=== Excerpt to read ===
Ebrahim Soujeri on 26 Mar 2021
The shortest code for it could be this:
function plotcircle(r,x,y)
th = 0:pi/100:2*pi;
f = r * exp(j*th) + x+j*y;
plot(real(f), imag(f));
Walter Roberson on 27 Mar 2021
Notice though that I used the shortcut of plotting a single variable instead of real() and imag() of the expression. This is a "feature" of plot: if you ask to plot() a single variable and the variable is complex valued, then it uses the real component as x and the imaginary component as y. Removing the temporary variables made the code more compact, but the change to plot() only a single expression is using a different algorithm than what you used.
.. and you did say "the shortest", but my version of your approach is shorter ;-)

=== Data ===
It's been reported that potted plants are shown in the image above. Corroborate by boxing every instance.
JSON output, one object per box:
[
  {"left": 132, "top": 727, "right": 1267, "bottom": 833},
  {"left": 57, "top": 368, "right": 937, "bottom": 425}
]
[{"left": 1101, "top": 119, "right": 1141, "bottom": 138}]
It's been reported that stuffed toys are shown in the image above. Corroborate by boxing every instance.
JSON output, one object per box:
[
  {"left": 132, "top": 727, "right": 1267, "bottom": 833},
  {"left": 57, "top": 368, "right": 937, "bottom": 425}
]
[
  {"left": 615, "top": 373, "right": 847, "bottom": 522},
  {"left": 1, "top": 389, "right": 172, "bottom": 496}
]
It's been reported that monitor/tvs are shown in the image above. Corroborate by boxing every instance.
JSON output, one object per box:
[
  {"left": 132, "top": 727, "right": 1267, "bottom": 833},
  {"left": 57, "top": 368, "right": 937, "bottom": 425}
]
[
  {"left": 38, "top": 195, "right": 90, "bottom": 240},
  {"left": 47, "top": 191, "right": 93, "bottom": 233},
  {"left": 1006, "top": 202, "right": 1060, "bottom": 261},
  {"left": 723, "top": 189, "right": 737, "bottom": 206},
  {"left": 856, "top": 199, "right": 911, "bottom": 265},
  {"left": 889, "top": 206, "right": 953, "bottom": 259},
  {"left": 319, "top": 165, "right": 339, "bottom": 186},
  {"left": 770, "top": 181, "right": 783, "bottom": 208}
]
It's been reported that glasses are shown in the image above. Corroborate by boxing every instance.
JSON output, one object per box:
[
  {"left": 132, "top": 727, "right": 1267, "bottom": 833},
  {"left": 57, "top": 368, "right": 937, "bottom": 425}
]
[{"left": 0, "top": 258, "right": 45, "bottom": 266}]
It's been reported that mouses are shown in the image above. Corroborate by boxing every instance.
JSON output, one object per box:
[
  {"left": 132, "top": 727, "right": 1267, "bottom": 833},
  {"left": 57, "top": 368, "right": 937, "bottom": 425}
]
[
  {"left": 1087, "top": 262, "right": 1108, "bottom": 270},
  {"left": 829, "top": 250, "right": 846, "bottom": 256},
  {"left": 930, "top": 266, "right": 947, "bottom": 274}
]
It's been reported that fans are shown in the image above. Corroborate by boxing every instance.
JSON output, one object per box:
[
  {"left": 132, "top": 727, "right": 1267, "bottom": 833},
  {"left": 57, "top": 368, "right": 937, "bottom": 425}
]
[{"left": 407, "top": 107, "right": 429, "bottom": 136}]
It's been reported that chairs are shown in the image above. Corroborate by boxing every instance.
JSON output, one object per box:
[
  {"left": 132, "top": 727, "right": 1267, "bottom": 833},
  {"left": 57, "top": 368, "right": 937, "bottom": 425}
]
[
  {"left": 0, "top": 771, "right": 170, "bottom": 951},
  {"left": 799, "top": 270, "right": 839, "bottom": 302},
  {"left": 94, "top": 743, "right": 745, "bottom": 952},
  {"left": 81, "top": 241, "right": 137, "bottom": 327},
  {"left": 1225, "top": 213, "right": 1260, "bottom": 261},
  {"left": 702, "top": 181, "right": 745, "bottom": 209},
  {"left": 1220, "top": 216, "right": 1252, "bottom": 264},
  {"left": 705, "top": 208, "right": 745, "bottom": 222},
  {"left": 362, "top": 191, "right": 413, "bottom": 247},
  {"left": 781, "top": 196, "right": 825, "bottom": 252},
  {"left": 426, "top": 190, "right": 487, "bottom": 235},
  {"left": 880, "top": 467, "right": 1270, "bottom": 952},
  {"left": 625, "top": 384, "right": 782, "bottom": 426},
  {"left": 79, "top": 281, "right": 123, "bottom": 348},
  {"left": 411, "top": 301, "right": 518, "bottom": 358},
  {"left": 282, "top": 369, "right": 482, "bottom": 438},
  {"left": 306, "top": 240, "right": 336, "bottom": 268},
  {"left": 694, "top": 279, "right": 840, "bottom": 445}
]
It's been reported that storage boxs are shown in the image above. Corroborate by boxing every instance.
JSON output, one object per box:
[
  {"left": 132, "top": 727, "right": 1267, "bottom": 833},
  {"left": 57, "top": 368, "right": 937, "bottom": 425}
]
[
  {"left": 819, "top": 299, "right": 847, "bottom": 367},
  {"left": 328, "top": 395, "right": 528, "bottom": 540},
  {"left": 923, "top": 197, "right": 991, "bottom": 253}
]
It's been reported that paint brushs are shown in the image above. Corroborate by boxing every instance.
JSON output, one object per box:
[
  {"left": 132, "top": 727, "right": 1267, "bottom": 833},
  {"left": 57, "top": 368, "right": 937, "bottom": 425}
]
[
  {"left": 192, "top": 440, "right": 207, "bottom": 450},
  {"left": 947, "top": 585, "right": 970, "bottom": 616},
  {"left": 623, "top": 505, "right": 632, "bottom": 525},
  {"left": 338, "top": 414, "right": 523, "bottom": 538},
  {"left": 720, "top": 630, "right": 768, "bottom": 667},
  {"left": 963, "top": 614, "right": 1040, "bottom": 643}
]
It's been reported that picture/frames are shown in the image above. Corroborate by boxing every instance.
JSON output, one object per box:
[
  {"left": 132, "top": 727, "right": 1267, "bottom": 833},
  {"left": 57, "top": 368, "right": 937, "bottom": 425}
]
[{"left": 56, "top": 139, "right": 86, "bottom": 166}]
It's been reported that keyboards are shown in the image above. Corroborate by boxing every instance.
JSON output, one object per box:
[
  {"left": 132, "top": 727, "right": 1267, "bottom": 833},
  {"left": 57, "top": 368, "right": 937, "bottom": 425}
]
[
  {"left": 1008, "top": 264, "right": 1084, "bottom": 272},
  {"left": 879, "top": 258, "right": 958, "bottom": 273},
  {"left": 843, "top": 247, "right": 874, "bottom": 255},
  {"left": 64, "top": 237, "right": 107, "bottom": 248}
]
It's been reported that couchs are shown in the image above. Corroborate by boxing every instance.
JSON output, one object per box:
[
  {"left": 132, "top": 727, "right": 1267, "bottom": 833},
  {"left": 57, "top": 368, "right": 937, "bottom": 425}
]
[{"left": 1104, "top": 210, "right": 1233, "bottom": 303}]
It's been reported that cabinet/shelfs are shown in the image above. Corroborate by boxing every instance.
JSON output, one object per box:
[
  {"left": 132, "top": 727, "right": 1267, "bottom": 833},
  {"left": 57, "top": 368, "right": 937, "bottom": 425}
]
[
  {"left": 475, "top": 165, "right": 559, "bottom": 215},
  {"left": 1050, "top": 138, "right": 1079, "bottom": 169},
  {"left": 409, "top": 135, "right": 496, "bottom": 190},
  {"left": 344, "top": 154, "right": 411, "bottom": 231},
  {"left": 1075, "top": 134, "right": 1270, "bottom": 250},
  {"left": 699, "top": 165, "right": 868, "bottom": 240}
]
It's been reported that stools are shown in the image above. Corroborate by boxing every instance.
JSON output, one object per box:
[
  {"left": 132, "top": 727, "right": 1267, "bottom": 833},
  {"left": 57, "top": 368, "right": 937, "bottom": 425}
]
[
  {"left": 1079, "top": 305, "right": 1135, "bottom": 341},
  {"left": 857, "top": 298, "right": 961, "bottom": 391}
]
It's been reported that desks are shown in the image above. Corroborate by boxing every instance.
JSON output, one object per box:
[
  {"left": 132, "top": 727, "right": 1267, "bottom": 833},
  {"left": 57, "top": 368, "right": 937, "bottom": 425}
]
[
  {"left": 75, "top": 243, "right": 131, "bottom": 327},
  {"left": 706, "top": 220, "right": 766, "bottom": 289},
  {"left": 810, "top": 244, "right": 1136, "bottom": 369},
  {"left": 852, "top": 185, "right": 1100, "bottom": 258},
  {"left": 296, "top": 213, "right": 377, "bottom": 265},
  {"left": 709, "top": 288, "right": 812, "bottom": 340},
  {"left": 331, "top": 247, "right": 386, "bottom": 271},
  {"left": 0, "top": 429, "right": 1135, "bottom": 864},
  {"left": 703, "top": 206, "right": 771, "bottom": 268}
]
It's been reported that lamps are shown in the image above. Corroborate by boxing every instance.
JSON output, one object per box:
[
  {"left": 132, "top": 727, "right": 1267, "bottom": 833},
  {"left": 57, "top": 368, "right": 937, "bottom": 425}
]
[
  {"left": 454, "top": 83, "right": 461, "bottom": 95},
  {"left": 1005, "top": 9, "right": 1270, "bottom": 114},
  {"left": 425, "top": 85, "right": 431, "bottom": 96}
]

=== Tasks to carry out ===
a) Summarize the discussion of plotting a circle in MATLAB in two sentences.
b) Write the next part of the discussion of plotting a circle in MATLAB, picking up after its final post.
The data have no connection to the text on plotting a circle.

=== Responses by task ===
a) Ebrahim Soujeri gives a short function, plotcircle(r,x,y), that computes f = r * exp(j*th) + x+j*y for th from 0 to 2*pi and plots real(f) against imag(f). Walter Roberson notes that his own version instead plots a single complex expression, relying on plot() to use the real component as x and the imaginary component as y, and he adds that his version of the approach is shorter.

b)
PATRICIA AGUILAR on 4 May 2021
An object moves on a circle of radius 1. Plot this circle and place a point at an angle of 67º. Help me
Walter Roberson on 4 May 2021
For 67 degrees, notice that in
xunit = r * cos(th) + x;
yunit = r * sin(th) + y;
you could use cosd() and sind() if your angle were in degrees.

Devin Marcheselli on 17 Jan 2020
how do i plot a circle using the equation: (x-h).^2+(y-k).^2 = r.^2
Mark Rzewnicki on 17 Mar 2020
Sadly I just saw this now, sorry.
The easiest way to do this would have been to write the original code twice (renaming the variables the second time) and plot both circles using a "hold on" statement.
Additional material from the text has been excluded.